Artinya bila pemerintah provinsi ternyata tidak bisa mengelola kewenangan dan manajemen pengelolaannya dengan baik, maka pemerintah pusat mempunyai otoritas penuh untuk menarik kembali penyerahan/pemberian kewenangan untuk mengelola urusan mirip kewenangan mengelola/memungut pajak kawasan tertentu.
Berdasarkan klarifikasi di atas, kita sanggup memahami bahwa salah satu tujuan otonomi yaitu peningkatan pelayanan dan kesejahteraan yang semakin baik. Untuk itu dengan desentralisasi diharapkan kawasan akan memperlihatkan pelayanan yang lebih baik dibandingkan dengan sistem sentralistik. Pelayanan pemerintah dengan sistem sentralistik. Pelayanan pemerintah di masa otonomi, diharapkan akan lebih baik dan aspiratif, sehingga sanggup meningkatkan kesejahteraan masyarakat.

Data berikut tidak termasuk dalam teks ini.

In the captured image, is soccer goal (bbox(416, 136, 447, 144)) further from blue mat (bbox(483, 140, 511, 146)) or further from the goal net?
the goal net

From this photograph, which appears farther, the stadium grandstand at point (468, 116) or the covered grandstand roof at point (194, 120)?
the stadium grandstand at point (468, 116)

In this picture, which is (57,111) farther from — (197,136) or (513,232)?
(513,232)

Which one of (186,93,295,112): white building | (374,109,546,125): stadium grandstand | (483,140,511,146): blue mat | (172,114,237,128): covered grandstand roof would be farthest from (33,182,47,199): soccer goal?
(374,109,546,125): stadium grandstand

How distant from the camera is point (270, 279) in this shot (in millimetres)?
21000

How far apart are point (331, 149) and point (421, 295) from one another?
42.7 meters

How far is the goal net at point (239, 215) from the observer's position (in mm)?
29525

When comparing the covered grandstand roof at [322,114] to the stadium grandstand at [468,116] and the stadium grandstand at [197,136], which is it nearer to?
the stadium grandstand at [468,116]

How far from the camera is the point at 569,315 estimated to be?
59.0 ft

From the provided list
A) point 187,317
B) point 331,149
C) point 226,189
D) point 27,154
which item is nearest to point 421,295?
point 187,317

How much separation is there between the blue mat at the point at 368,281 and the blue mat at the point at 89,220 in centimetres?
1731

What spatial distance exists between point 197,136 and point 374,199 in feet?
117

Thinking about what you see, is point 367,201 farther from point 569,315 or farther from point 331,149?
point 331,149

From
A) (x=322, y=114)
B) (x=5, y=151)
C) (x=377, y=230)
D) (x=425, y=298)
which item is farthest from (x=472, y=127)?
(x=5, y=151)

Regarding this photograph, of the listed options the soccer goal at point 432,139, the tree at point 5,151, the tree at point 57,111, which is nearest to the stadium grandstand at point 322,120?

Sasaran dari kemandirian kawasan ialah supaya kawasan sanggup mengatur dan mengurus rumah tangganya sendiri. Kertergantungan kawasan terhadap pusat dalam pengambilan aneka macam keputusan publik diminimalkan. Diharapkan keputusan publik yang dibuat oleh kawasan bagi kepentingan masyarakatnya akan lebih cermat, lebih sempurna dan lebih cepat atau dengan kata lain pelayanan akan lebih berdaya guna dan berhasil guna.
Kemandirian kawasan ini ialah dimaksudkan untuk tujuan pemberian pelayanan yang efisien, partisipatif dan akhirnya peningkatan daya saing daerah. Keputusan publik yang cermat, sempurna dan cepat itu ialah merupakan cerminan dari efisiensi pelayanan. Pendirian sebuah sekolah dikatakan efisien bila daya tampungnya terpenuhi. Keputusan pembuatan jalan raya efisien bila jalan tersebut bermanfaat oleh masyarakat yang ada di sekitarnya. Begitu juga halnya dengan pendirian rumah sakit pada lokasi tertentu.
Dalam rangka itu reposisi kawasan hendaknya dipahami sebgai upaya mengaktualisasikan aneka macam potensi dan aspirasi masyarakat daerah, sehingga rakyat di kawasan sanggup mengekspresikan kepentingan dan kehendaknya. Untuk itu pemerintah kawasan perlu menyusun kerangka kerja yang memungkinkan terserapnya aneka macam potensi dan aspirasi rakyat terutama prinsip pelayanan.
Mengingat tujuan utama dibentuknya pemerintahan ialah untuk menjaga sistem ketertiban di dalam masyarakat, sehingga bisa menjalani kehidupannya secara wajar. Pemerintah diadakan tidaklah untuk melayani dirinya sendiri tetapi juga untuk melayani masyarakat, dalam menyebarkan kemampuan dan kreatifitasnya demi mencapai tujuan bersama.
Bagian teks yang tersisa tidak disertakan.